START SUPPLIED INFORMATION

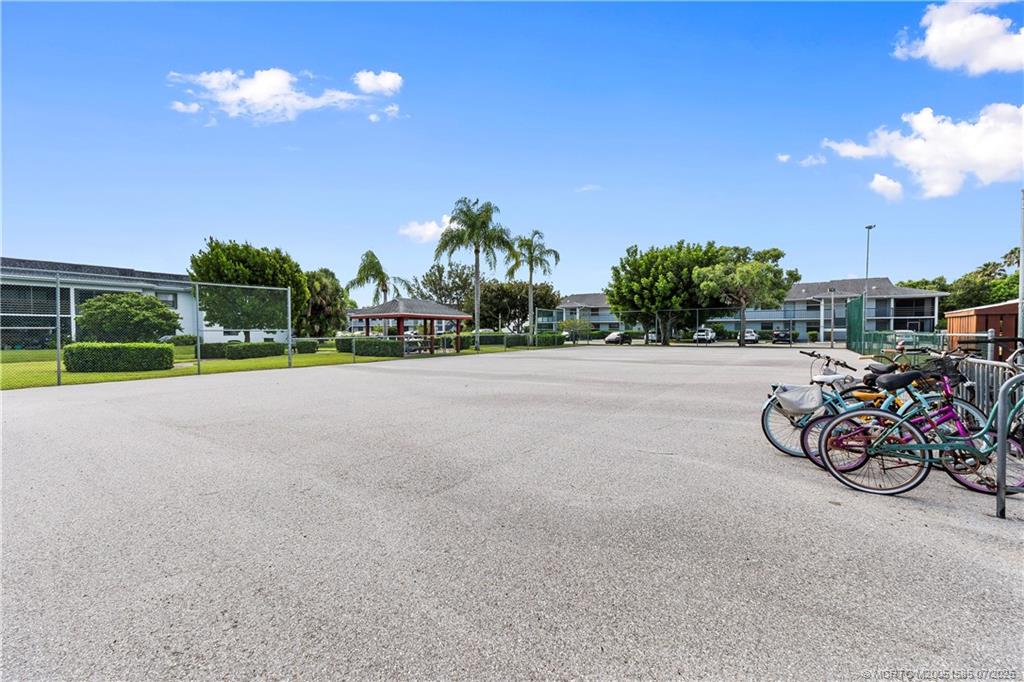 Stuart, Florida 34994, United States, 3 Bedrooms Bedrooms, ,2 BathroomsBathrooms,Residential,Pending,181339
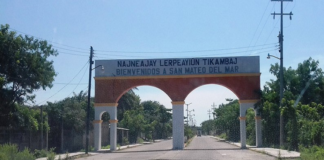 Retienen a tesorero de San Mateo del Mar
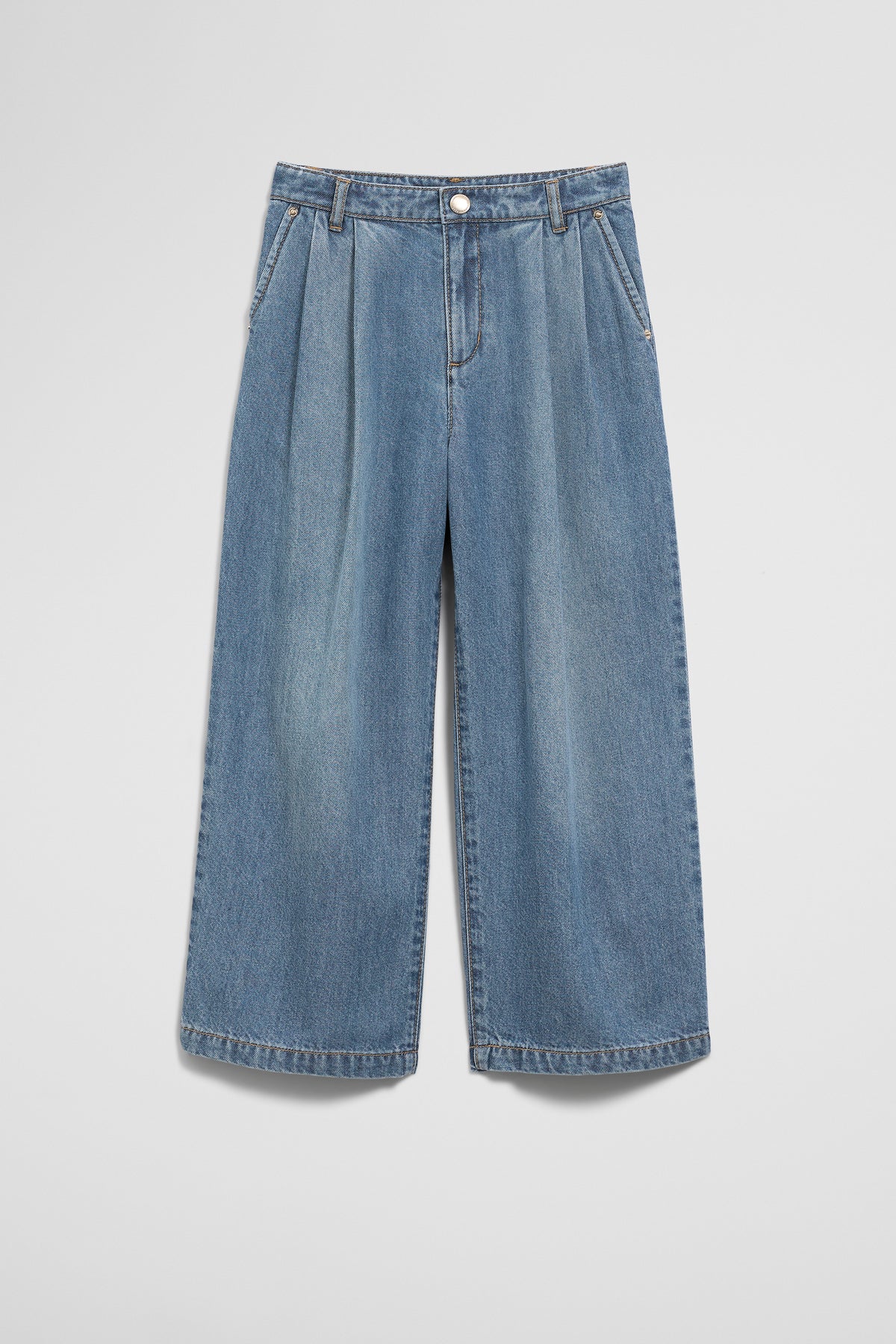 Pleated Jean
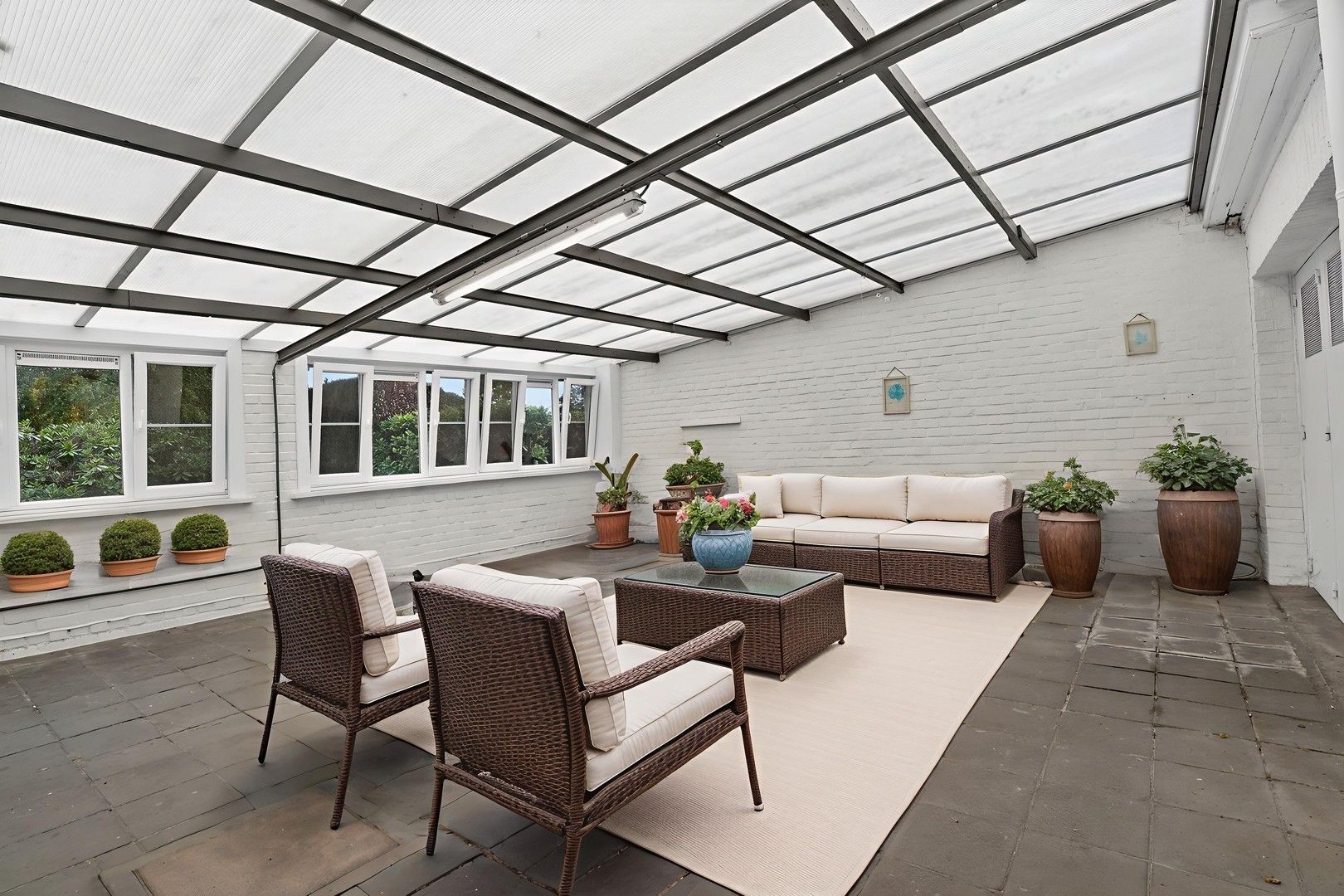 Gerenoveerde woning met 3 slaapkamers en uitweg te Roeselare! foto 12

END SUPPLIED INFORMATION

- ASSIGNMENT -
Every line above should be retyped exactly; the pictures do not belong in the copy.

- EXERCISE ANSWER -
 Stuart, Florida 34994, United States, 3 Bedrooms Bedrooms, ,2 BathroomsBathrooms,Residential,Pending,181339
 Retienen a tesorero de San Mateo del Mar
 Pleated Jean
 Gerenoveerde woning met 3 slaapkamers en uitweg te Roeselare! foto 12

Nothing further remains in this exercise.